One might think that the title of this column is a contradiction of words, but it is not. During the Civil War there was a certain civility in the correspondence that described the “barbarous warfare” that was conducted by both the Union and Confederate forces. This and the command of the English language were especially evident in the letters between the Union and Confederate “generals.”
The following letter from “Union” Maj. Gen. Henry W. Halleck to Confederate Gen. Sterling Price, although very civil in nature, clearly states exactly what Gen. Halleck will do and why he is doing it.
The letter is located in Series I, Volume 8 of the Official Records of the War of the Rebellion on pages 514 and 515.
“St. Louis, Mo., Jan. 22, 1862.
Gen. Sterling Price, Commanding:
General: Your letter, dated Springfield, Jan. 12, is received. The troops of which you complain on the Kansas frontier and at Fort Leavenworth are not under my command. In regard to them, I respectfully refer you to Maj. Gen. David Hunter, commanding the Department of Kansas, headquarters at Fort Leavenworth.
You also complain that “individuals and parties of men specially appointed and instructed by you to destroy railroads, culverts and bridges, by tearing them up and burning, and have been arrested and subjected to a general court-martial for alleged crimes.”

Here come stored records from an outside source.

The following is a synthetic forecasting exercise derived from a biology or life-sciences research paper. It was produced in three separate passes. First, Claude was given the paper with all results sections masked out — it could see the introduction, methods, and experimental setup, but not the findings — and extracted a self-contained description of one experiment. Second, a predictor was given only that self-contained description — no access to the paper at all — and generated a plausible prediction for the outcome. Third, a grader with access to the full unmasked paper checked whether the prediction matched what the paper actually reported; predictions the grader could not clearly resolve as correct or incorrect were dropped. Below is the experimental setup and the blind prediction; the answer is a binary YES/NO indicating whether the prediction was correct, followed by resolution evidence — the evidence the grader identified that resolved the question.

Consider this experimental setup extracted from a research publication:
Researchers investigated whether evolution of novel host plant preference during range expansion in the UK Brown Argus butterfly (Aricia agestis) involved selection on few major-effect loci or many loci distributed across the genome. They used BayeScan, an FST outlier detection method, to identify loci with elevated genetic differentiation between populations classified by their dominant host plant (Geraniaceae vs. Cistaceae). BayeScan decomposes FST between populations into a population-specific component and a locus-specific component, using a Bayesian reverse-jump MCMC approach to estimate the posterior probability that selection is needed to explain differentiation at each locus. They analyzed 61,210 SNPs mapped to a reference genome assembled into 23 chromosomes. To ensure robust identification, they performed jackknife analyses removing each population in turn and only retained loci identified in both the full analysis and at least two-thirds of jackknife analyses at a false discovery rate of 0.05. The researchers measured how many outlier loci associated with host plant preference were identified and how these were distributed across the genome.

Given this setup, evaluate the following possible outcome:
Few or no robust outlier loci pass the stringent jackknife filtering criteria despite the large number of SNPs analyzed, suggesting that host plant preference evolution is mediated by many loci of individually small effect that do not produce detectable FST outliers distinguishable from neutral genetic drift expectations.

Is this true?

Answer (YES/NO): NO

This statement is, in the main, correct. When “individuals and parties of men” violate the “laws of war,” they will be tried, and if found guilty, will certainly be punished, whether acting under your “special appointment and instructions” or not. You must be aware, general, that no orders of yours can save you from punishment spies, marauders, robbers, incendiaries, guerrilla bands and those who violate the “laws of war.”
You cannot give immunity to crime. But let us fully understand each other on this point.
If you send armed forces, wearing the garb (uniforms) of soldiers and duly organized and enrolled as legitimate belligerents to destroy railroads and bridges as a military act, we shall kill them, if possible, in open warefare, or if we capture them, we shall treat them as prisoners of war.
But it is well understood that you have sent numbers of your adherents, in the garb (clothes) of peaceful citizens and under false pretenses, through our lines into northern Missouri to rob and destroy the property of “Union” men and to burn and destroy railroad bridges, thus endangering the lives of thousands and this, too, without any military necessity or possible military advantage.
Moreover, peaceful citizens of Missouri, quietly working on their farms, have been instigated by your emissaries to take up arms as insurgents and to rob and plunder and to commit arson and murder. They do not even act under the garb of soldiers but under false pretenses and in the guise of peaceful citizens.
You certainly will not pretend that men guilty of such crimes, although “specially appointed and instructed by you,” are entitled to the rights and immunities of ordinary prisoners of war. If you do, will you refer me to a single authority on the laws of war which recognizes such a claim?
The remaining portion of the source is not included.